● WORK REQUIRED:
Continue the text on Ryerson's first-quarter 2007 earnings, starting after its final sentence.

● TEXT TO READ:
In order to assist investors in comparing the company’s performance with that of other industry participants, Ryerson also presents supplemental results on a FIFO basis, in addition to its reported results on a LIFO basis. Supplemental FIFO earnings per diluted share would have been $1.20 in the first quarter of 2007, compared with $1.19 (including a $0.44 per share gain


on sale of assets) in the first quarter of 2006 and $1.35 in the fourth quarter of 2006. (See Use of Non-GAAP Financial Information and supplemental reconciliation schedule.)

First-Quarter Performance

“Service center industry volume was below year-ago levels, due in part to softness in certain end markets and high inventories at the customer level,” said Novich. Sales for the first quarter of 2007 increased to $1.7 billion, compared to $1.4 billion in the year-ago period and in the fourth quarter of 2006. Year-over-year, the average selling price per ton increased 18.4 percent, partially offset by a 3.0 percent decline in tons shipped. Sequentially, sales increased 17.6 percent from the fourth quarter of 2006 on a 3.7 percent increase in the average selling price per ton and a 13.4 percent increase in tons shipped. Tons shipped per day increased 6.3 percent, sequentially.

Gross profit was $255.8 million in the first quarter of 2007, compared to $222.6 million in the year-ago period and $183.1 million in the fourth quarter of 2006. Gross profit per ton was $307 in the first quarter of 2007, compared to $259 in the first quarter of 2006 and $249 in the fourth quarter of 2006. The gross margin of 15.4 percent was flat with the first quarter of 2006 and up from 12.9 percent in the fourth quarter of 2006. Gross profit for the first quarter of 2007 included a LIFO liquidation gain of approximately $18 million, resulting from the company’s inventory reduction initiatives. Despite the $18 million liquidation gain, first quarter 2007 gross profit would have been approximately $14 million higher under FIFO inventory accounting than as reported under LIFO due to rising material costs, primarily in stainless steel. (See Use of Non-GAAP Financial Information and supplemental reconciliation schedule.)

Data records
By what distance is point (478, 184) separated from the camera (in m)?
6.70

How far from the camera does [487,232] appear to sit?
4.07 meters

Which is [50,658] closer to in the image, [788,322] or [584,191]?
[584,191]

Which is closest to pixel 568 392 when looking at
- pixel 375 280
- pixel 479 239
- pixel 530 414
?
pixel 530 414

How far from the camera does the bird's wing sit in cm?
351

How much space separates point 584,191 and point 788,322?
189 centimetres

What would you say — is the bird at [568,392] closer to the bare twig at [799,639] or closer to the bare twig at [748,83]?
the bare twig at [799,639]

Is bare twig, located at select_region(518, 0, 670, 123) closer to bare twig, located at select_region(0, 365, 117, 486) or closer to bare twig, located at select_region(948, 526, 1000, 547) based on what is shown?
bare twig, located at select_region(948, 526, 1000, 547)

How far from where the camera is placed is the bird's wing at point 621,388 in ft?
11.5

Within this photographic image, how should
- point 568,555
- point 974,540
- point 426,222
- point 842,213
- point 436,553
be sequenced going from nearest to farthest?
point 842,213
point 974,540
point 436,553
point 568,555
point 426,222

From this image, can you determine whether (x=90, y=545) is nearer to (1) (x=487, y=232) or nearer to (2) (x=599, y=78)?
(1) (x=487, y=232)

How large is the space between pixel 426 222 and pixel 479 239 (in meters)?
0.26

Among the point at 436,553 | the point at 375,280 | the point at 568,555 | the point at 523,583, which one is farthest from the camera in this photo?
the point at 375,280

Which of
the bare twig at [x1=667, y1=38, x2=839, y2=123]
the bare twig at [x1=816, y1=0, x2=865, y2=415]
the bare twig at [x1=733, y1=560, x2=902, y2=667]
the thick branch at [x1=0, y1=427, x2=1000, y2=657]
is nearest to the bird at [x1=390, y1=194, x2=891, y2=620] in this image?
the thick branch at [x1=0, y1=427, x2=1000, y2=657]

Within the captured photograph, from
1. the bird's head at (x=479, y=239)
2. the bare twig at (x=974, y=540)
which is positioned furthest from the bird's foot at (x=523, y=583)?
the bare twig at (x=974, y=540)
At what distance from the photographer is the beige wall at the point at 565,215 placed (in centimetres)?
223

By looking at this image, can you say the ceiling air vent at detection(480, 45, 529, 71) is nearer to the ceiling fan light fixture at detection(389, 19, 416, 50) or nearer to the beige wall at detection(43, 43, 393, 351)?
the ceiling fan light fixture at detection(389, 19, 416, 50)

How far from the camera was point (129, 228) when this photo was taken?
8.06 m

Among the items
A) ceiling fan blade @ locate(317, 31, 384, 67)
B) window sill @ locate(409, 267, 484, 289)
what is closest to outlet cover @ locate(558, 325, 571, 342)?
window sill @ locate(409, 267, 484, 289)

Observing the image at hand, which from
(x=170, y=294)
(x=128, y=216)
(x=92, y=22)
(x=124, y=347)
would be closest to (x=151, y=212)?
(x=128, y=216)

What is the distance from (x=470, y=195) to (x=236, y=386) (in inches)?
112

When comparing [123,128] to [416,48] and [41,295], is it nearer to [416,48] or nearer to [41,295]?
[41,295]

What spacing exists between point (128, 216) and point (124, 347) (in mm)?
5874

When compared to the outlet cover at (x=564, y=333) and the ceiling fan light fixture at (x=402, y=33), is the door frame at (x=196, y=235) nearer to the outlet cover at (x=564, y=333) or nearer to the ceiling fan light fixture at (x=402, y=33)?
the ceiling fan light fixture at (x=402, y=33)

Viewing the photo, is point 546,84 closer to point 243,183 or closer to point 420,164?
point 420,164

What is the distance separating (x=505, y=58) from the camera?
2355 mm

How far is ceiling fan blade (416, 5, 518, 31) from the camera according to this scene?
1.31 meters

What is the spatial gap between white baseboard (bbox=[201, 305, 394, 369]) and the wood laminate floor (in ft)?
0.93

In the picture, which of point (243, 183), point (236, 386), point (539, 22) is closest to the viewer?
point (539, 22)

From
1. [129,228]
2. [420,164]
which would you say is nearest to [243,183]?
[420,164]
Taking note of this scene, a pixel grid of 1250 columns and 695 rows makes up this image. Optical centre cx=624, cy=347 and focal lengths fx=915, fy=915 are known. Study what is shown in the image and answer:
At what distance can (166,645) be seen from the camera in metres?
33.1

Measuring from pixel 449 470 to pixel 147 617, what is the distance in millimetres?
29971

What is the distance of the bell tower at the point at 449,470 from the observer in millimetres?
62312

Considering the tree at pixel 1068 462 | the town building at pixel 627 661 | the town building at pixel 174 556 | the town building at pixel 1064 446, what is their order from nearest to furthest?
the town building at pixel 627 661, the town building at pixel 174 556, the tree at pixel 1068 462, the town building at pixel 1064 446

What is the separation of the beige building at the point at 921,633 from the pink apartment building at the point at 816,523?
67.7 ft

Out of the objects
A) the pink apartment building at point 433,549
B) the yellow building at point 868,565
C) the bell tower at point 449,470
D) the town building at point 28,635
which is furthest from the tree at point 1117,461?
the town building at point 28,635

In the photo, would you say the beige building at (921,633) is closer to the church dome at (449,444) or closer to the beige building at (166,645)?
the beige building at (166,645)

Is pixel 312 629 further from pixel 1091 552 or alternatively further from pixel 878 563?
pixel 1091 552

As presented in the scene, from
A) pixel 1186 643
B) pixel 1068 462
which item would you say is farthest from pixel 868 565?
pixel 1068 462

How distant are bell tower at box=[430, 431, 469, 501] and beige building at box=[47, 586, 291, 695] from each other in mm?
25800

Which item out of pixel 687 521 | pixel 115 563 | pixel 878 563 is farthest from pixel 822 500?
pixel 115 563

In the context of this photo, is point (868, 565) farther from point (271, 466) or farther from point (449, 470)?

● RESPONSE TO THE EXERCISE:
Operating expenses were $186.2 million in the first quarter of 2007, compared to $155.5 million (including a $21.0 million gain on the sale of assets) in the first quarter of 2006 and $171.6 million in the fourth quarter of 2006. The year-over-year rise in operating expenses was primarily due to an increase in non-cash stock-based compensation, largely reflecting the recent increase in the company’s stock price (up from $25.09 at year-end 2006 to $39.62 on March 30, 2007). Aside from stock-based expenses, inflationary pressures on employee and other costs were successfully offset by Integris synergy savings and other productivity gains.

Interest expense was $24.5 million in the first quarter of 2007, compared to $15.0 million in the first quarter of 2006 and $21.1 million in the fourth quarter of 2006. The first quarter 2007 expense included a $2.7 million, one-time, non-cash write off of unamortized expense associated with the prior credit facility and a $2.9 million, one-time, non-cash write off of unamortized bond issuance costs, as a conversion condition of the 3.50% senior convertible notes was met as of April 1, 2007. To date, no notes have been converted.

 


Financial Condition

Ryerson ended the first quarter of 2007 with a debt-to-capital ratio of 60.2 percent, compared to 65.0 percent at year-end 2006. Combined availability under the amended revolving credit facility and the new receivable securitization facility was $451 million, compared to $188 million under the revolving credit facility at the end of 2006. The increase in availability was due to debt repayment of $161 million, driven by the reduction in company’s inventory, and the $100 million increase in the size of its borrowing facilities.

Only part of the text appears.